Ensuring Australia’s economic sustainability
National goal: Simplify the COAG agenda by focusing on issues of national importance and pushing responsibility to Ministerial Councils and spending Ministers. Clarify roles and responsibilities between the Commonwealth and the States, so COAG can achieve its vital objective of supporting policy reforms of national significance, or that need co-ordinated action by all Australian governments.
COAG must be allowed to focus on long-term projects, which drive a sustainable economy, lay the foundations for increased productivity and contribute to the overall betterment of the lives of citizens, such as transport and infrastructure, or environmental and sustainability issues.
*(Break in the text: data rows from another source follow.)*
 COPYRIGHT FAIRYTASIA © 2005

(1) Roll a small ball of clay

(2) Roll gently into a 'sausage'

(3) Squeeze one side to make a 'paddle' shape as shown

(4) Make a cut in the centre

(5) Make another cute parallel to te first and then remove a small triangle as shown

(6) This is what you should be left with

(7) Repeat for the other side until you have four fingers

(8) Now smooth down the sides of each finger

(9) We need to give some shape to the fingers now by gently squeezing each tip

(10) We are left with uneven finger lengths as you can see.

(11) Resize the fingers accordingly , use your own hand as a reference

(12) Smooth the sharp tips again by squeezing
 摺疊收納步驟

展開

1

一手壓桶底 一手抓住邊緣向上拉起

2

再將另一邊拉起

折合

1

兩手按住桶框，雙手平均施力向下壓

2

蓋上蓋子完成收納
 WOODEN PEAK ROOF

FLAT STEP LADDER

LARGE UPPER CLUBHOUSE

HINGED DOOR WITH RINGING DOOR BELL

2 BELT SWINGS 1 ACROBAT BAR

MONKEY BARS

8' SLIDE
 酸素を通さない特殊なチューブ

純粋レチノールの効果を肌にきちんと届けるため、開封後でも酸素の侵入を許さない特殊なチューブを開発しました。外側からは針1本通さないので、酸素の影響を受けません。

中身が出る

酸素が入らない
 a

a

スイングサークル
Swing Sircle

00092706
- COAG has disempowered spending Ministers
The current construct of COAG has effectively diminished the authority of spending Ministers and given power back to the centre of government. Although the focus is aimed at outcomes, spending Ministers are still accountable for inputs. The aspiration of giving States more control by focusing on outcomes is good, but it’s not clear that the States have lived up to their end of the deal.
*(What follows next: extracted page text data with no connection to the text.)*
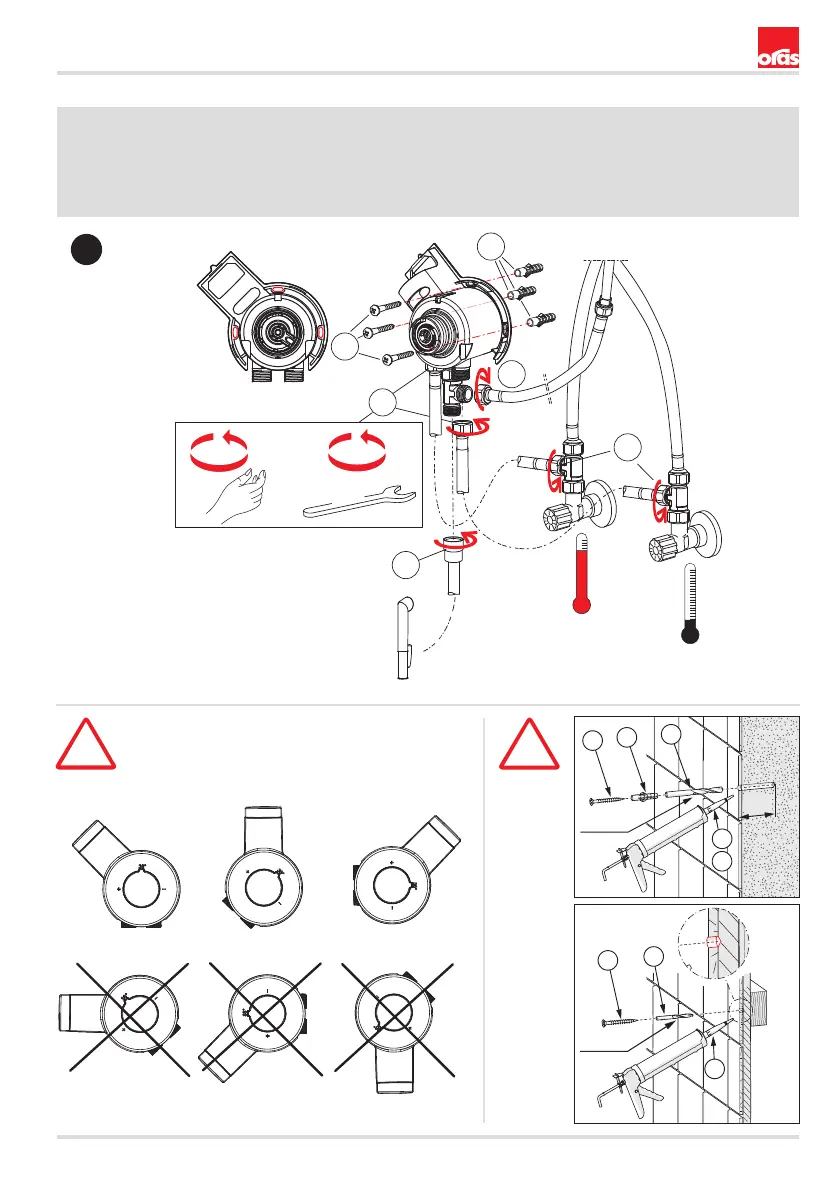 oras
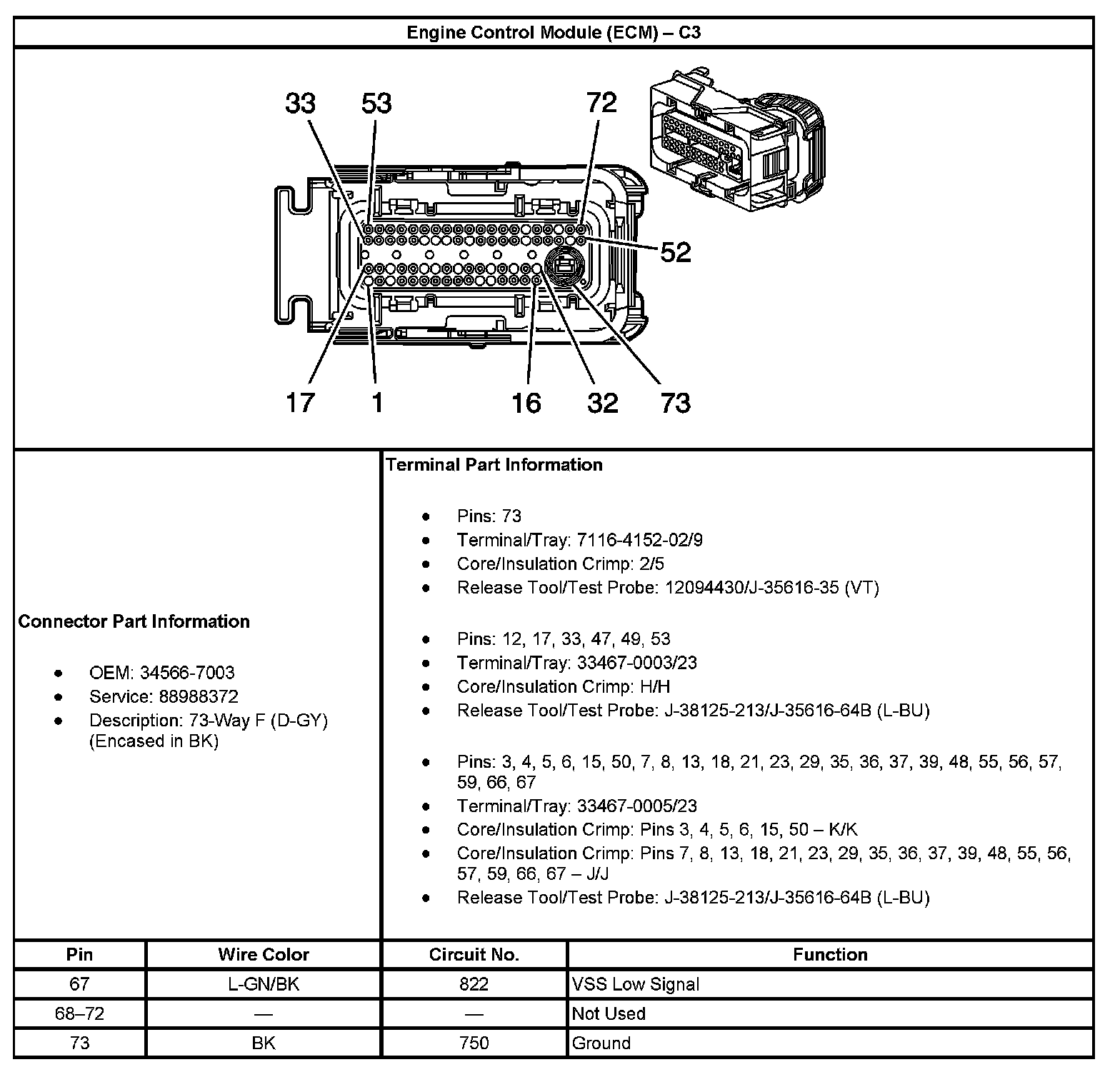 Engine Control Module (ECM) – C3

33 53 72
52
17 1 16 32 73

Connector Part Information

- OEM: 34566-7003
- Service: 88988372
- Description: 73-Way F (D-GY) (Encased in BK)

Terminal Part Information

- Pins: 73
- Terminal/Tray: 7116-4152-02/9
- Core/Insulation Crimp: 2/5
- Release Tool/Test Probe: 12094430/J-35616-35 (VT)

- Pins: 12, 17, 33, 47, 49, 53
- Terminal/Tray: 33467-0003/23
- Core/Insulation Crimp: H/H
- Release Tool/Test Probe: J-38125-213/J-35616-64B (L-BU)

- Pins: 3, 4, 5, 6, 15, 50, 7, 8, 13, 18, 21, 23, 29, 35, 36, 37, 39, 48, 55, 56, 57, 59, 66, 67
- Terminal/Tray: 33467-0005/23
- Core/Insulation Crimp: Pins 3, 4, 5, 6, 15, 50 – K/K
- Core/Insulation Crimp: Pins 7, 8, 13, 18, 21, 23, 29, 35, 36, 37, 39, 48, 55, 56, 57, 59, 66, 67 – J/J
- Release Tool/Test Probe: J-38125-213/J-35616-64B (L-BU)

| Pin | Wire Color | Circuit No. | Function |
|---|---|---|---|
| 67 | L-GN/BK | 822 | VSS Low Signal |
| 68–72 | — | — | Not Used |
| 73 | BK | 750 | Ground |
- COAG has become a political construct, with a short-term focus
When COAG’s power shifted from the spending Ministers to the centre, its focus moved from big picture, long-term projects, to details, accountability and short-term outcomes , which can be easily measured and scrutinised publicily. Short-term outcomes are also the key drivers during the relentless election cycle, as the ability to measure them provides easy metrics to generate votes in an election campaign. With Australia’s Federation model, there is rarely a time when an election, either at Federal of State/Territory level, is not on the horizon. This makes it even harder for COAG to keep long-term focus or agree on strategies without political inferences.
- Size of the COAG agenda
The agenda is suffering from overload, with items that cannot be resolved at the Ministerial level being pushed up to COAG. This is further compounded by a minority Government, which has seen COAG dealing with increased agreements and agenda items due to deals done with the Greens and Independents to form Government. Since COAG doesn’t meet very often, it is effectively hamstrung by trying to deal with the volume of items on the agenda which has taken its focus away from the things that COAG is good at, such as compliance, regulation , manufacturing and competitive advantages for our country.
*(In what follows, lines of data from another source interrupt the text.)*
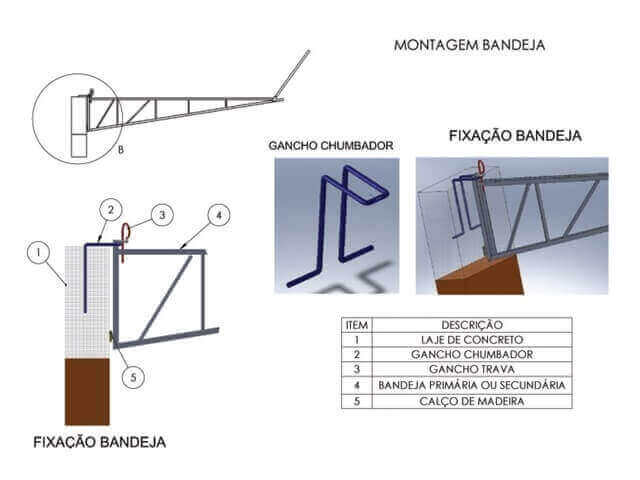 MONTAGEM BANDEJA

B

GANCHO CHUMBADOR

FIXAÇÃO BANDEJA

1
2
3
4
5

| ITEM | DESCRIÇÃO |
|---|---|
| 1 | LAJE DE CONCRETO |
| 2 | GANCHO CHUMBADOR |
| 3 | GANCHO TRAVA |
| 4 | BANDEJA PRIMÁRIA OU SECUNDÁRIA |
| 5 | CALÇO DE MADEIRA |

FIXAÇÃO BANDEJA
- Lack of clarity around the roles of the Commonwealth and States and Territories
It is not clear where the Commonwealth’s power lies and how The Commonwealth and States operate together. Often the Commonwealth has no on-going relationships with the communities in which it targets, through some of the National Partnership Agreements or grants, and this has a tendency to create conflict with the States as the Commonwealth is playing in areas which are a State responsibility.
- Simplify the COAG agenda to allow it to focus on issues of greatest impact for our country, such as manufacturing, health, regional infrastructure, and productivity.
- Clarify roles and responsibilities of the Commonwealth and States in line with the constitutional powers of the Commonwealth.
- Delegate more to Ministerial Councils and spending Ministers with limited funding decisions made by COAG.
- Reduce the bureaucracy of managing agreements by streamlining Ministerial Councils and working groups.
COAG has the potential to achieve consistency across boundaries, as demonstrated by successes in the areas of regulation and standardisation. However, COAG is an imperfect model, which blurs the lines of power between the Commonwealth and States.
Fundamentally, COAG’s agenda has been clogged which has largely made it ineffective and prevented it from focusing on issues of national importance and competitive advantage to our country.
Although COAG is not currently effective, it can work with the right focus and clarity of accountabilities. Irrespective, if it’s COAG or something else, there needs to be some mechanism which allows the Commonwealth and States to come together to discuss issues of national importance to aid the future prosperity of our country.